*JOB 1*: Copy the lines of the listing, beginning with its first line and stopping after the line that contains "Outline right lung. (SVG masks)". Include both of those lines.
Start of SELECTED TEXT
# Model 27-2 w/ 4" barrel



## Duggap (Apr 16, 2012)

I can't seem to get registered on the S&W forum so permit me to ask here, what is my gun worth. It is blued and has less than 100 rounds fired thru it. It was purchased new by me in 1983 or there abouts. The gun dealer, who was a personal friend, told me to keep it that it would be a collectible some day. So I figured it was "some day". What do you think it is worth. It came with the larger wooden grips It was one of those that was made as their special weapon.
Sorry I don't have a camera so no pic but it is perfect in every way. Somewhere I have the original box and paper it came in.


----------



## berettabone (Jan 23, 2012)

I've seen them going for anywhere from $700 to $950, unless it's a special model...I've seen those going for as much as $1199 to $2000...........like anything else, it's what someone is willing to pay......


----------



## CajunBass (Apr 10, 2012)

I've paid $750.00 for a couple of 27-2's I've purchased recently. One was a 5" with presentation case, papers, etc, the other was 3 1/2" which in itself brings a premium. I wouldn't think a 4" would bring much more, maybe $800.00, The box and papers would bump it up some most of the time.

Those would be a private sale. Don't expect that from a dealer.


----------
End of SELECTED TEXT
Start of INPUT FOR THIS TASK
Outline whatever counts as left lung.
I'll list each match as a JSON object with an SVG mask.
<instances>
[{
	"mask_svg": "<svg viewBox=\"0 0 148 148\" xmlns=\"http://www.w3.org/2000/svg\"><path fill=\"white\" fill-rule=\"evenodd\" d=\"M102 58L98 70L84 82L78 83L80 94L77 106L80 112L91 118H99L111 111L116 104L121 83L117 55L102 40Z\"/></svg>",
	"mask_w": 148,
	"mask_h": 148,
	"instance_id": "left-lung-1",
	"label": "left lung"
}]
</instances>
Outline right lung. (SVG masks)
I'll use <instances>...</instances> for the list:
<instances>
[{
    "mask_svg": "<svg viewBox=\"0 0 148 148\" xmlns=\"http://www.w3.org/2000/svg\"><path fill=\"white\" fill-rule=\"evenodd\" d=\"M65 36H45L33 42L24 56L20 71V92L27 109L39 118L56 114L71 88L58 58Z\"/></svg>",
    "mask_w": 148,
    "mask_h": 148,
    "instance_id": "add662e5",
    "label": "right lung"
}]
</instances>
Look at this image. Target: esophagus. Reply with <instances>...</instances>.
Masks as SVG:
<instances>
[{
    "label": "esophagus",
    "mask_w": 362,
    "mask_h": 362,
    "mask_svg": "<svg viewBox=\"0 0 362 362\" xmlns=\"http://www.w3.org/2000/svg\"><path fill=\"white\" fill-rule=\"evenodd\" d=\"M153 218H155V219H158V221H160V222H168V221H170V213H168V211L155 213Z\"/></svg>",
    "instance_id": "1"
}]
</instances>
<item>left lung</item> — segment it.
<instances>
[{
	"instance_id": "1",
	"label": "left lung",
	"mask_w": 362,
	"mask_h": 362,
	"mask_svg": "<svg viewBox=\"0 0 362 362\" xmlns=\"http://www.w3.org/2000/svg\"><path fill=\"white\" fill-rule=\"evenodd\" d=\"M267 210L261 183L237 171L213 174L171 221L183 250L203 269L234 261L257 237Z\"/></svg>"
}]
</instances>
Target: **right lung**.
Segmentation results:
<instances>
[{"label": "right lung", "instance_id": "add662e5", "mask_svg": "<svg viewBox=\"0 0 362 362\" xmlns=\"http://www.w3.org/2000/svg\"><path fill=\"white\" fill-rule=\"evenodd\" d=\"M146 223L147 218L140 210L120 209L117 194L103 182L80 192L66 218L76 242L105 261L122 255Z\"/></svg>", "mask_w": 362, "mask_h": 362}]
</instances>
End of INPUT FOR THIS TASK
*JOB 2*: According to the forum thread, roughly how many rounds had been fired through Duggap's gun?

*WRITTEN RESPONSE 1*:
Outline whatever counts as left lung.
I'll list each match as a JSON object with an SVG mask.
<instances>
[{
	"mask_svg": "<svg viewBox=\"0 0 148 148\" xmlns=\"http://www.w3.org/2000/svg\"><path fill=\"white\" fill-rule=\"evenodd\" d=\"M102 58L98 70L84 82L78 83L80 94L77 106L80 112L91 118H99L111 111L116 104L121 83L117 55L102 40Z\"/></svg>",
	"mask_w": 148,
	"mask_h": 148,
	"instance_id": "left-lung-1",
	"label": "left lung"
}]
</instances>
Outline right lung. (SVG masks)

*WRITTEN RESPONSE 2*: Fewer than 100 rounds.